After an average of seven or eight years, depending upon the microclimatic conditions within the bodega itself, the yeast grows weak having consumed practically all of the nutrients in the wine which provide its sustenance. The film of yeast is thus unable to continue protecting the wine from direct contact with the oxygen in the surrounding air. When we therefore speak of very old sherry wines we always refer to wines which have undergone, or at least most of them, an oxidative or physico-chemical ageing process.
The Consejo Regulador certifies three special categories according to the peculiarities of their ageing:
Sherries of Certified Age
The Consejo Regulador only certifies sherries of the highest quality which have been aged for an extraordinary long time. Additionally, in order to comply with the terms of Certified Age, said sherry wines must also belong to one of the following types: Amontillado, Oloroso (sweet or dry), Palo Cortado or Pedro Ximénez.
Those sherry firms belonging to the Denomination de Origin are custodians of authentic oenological treasures. Their tasters frequently select lots of wine which, due to their special qualities, are deemed fit to join the criaderas reserved for the most special of sherry wines. Wines that form a part of a solera ageing system whose origins normally reach back to the very origins of the firm itself, usually the nineteenth century but in some cases as far back as the eighteenth. These centuries-old wines are of such exceptional quality that they are rarely put on sale to the public.
Enjoyment of these wines was traditionally the reserve of a privileged few: members of the owner's family or trusted employees who had access to the so-called "sacristies" where they were stored.

WHAT TO DO:
[A] In the sherry passage, how many years does it take on average for the yeast to grow weak?
[B] Rewrite the sherry passage, beginning at the words "Those sherry firms" and stopping after "to the public.", and change "tasters" to "cellar masters".
[C] Which types of sherry does the sherry passage say a wine must belong to in order to qualify as Certified Age?
The material after this point is separate from the sherry passage.

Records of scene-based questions
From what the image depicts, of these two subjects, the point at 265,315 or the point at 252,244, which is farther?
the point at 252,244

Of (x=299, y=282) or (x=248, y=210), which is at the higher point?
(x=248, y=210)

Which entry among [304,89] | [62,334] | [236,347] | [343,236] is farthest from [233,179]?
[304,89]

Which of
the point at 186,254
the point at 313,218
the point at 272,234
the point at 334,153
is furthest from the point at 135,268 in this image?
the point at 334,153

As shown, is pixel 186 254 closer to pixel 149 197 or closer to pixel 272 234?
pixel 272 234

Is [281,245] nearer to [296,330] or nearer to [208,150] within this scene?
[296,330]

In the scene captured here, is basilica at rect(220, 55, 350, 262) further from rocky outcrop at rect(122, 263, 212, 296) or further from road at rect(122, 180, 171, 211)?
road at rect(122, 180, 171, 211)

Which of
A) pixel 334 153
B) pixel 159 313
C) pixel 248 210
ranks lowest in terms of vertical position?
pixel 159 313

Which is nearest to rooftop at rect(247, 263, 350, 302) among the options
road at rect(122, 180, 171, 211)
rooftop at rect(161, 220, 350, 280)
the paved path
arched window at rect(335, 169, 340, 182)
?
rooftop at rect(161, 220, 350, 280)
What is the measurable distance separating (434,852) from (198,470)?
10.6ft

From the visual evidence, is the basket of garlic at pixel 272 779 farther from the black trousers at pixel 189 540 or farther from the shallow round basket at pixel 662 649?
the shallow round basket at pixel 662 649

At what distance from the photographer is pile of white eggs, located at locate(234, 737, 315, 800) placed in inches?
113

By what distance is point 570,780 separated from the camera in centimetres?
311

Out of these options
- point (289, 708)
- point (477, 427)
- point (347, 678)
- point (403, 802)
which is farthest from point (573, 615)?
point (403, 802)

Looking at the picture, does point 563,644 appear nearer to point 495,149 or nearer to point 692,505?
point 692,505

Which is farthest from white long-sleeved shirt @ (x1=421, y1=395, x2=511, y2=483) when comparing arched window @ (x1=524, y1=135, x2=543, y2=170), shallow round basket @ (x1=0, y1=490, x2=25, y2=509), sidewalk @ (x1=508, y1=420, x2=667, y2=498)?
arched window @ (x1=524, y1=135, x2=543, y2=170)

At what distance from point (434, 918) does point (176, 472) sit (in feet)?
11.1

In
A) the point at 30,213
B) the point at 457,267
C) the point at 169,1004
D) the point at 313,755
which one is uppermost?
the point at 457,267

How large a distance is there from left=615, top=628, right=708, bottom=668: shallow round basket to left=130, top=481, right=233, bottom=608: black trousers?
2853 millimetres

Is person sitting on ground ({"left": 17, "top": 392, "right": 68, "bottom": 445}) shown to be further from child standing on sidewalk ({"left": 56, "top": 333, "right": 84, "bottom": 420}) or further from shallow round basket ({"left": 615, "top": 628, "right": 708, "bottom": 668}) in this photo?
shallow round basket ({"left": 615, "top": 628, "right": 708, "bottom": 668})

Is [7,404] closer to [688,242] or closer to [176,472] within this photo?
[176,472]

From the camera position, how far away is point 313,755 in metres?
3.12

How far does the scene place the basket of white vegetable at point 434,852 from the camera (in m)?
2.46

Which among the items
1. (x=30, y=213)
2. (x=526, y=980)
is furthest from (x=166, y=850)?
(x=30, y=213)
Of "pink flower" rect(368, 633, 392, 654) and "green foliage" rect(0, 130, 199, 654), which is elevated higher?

EXERCISE ANSWERS:
[A] Seven or eight years, depending on the microclimatic conditions within the bodega.

[B]
Those sherry firms belonging to the Denomination de Origin are custodians of authentic oenological treasures. Their cellar masters frequently select lots of wine which, due to their special qualities, are deemed fit to join the criaderas reserved for the most special of sherry wines. Wines that form a part of a solera ageing system whose origins normally reach back to the very origins of the firm itself, usually the nineteenth century but in some cases as far back as the eighteenth. These centuries-old wines are of such exceptional quality that they are rarely put on sale to the public.

[C] Amontillado, Oloroso (sweet or dry), Palo Cortado, and Pedro Ximénez.